A Markov micro-simulation model was used to estimate costs and effectiveness from a payer perspective. Parameter estimates were from the literature. Three patient cohorts were simulated, representing lower, medium, and higher risks of stroke, bleed, heart failure, and hospitalization. Effects were estimated by quality-adjusted life-years (QALYs). Single-variable sensitivity analysis was performed.
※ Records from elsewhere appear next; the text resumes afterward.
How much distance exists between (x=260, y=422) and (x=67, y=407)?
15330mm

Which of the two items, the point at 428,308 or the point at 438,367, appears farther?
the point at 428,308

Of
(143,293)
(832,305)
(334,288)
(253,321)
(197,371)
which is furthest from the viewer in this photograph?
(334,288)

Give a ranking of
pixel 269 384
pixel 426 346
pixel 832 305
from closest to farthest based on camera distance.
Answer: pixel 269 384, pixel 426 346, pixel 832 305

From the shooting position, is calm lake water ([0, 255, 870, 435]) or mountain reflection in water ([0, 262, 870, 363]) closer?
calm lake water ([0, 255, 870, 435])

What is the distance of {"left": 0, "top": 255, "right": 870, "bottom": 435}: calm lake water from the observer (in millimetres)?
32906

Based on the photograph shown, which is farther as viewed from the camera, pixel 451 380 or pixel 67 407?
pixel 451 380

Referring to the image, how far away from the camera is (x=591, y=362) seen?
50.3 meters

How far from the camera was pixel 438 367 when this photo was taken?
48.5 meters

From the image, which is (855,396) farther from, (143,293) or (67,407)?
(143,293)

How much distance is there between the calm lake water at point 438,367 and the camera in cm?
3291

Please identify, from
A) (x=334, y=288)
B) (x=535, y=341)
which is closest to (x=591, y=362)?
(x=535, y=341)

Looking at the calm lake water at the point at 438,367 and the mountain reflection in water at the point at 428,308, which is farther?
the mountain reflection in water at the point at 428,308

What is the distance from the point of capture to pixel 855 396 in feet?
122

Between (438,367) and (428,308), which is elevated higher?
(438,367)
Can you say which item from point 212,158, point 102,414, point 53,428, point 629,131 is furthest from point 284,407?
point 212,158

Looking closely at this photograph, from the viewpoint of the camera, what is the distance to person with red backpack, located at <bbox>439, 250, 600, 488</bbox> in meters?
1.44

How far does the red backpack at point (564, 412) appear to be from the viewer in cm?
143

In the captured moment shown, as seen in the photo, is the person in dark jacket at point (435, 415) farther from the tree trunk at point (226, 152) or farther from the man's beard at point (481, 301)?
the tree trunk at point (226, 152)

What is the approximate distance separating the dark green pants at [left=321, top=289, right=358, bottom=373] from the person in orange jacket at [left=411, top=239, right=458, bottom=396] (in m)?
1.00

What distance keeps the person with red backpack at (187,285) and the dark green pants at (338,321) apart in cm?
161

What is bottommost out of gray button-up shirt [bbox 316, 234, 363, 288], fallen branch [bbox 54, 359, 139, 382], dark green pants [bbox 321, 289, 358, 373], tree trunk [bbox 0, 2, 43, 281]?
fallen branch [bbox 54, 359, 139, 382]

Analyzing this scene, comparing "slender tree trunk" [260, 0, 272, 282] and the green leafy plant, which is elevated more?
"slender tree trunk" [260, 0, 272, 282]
After 5 years, convergent procedure patients averaged 1.10 procedures, with 75% of survivors in sinus rhythm; catheter ablation patients had 1.65 procedures, with 49% in sinus rhythm. Compared to medical management, catheter ablation and the convergent procedure were cost-effective for the lower risk (ICER <$35,000) and medium risk (ICER <$15,000) cohorts. The procedures dominated medical management for the higher risk cohort (lower cost and higher QALYs). The convergent procedure dominated catheter ablation for all risk cohorts. RESULTS were subject to simplifying assumptions and limited by uncertain factors such as long-term maintenance of sinus rhythm after successful procedure and incremental AF-associated event rates for AF patients relative to patients in sinus rhythm. In the absence of clinical trial data, convergent procedure efficacy was estimated with observational evidence. Limitations were addressed with sensitivity analyses and a moderate 5 year time horizon.
The convergent procedure results in superior maintenance of post-ablation sinus rhythm with fewer repeat ablation procedures compared to catheter ablation, leading to lower cost and higher QALYs after 5 years.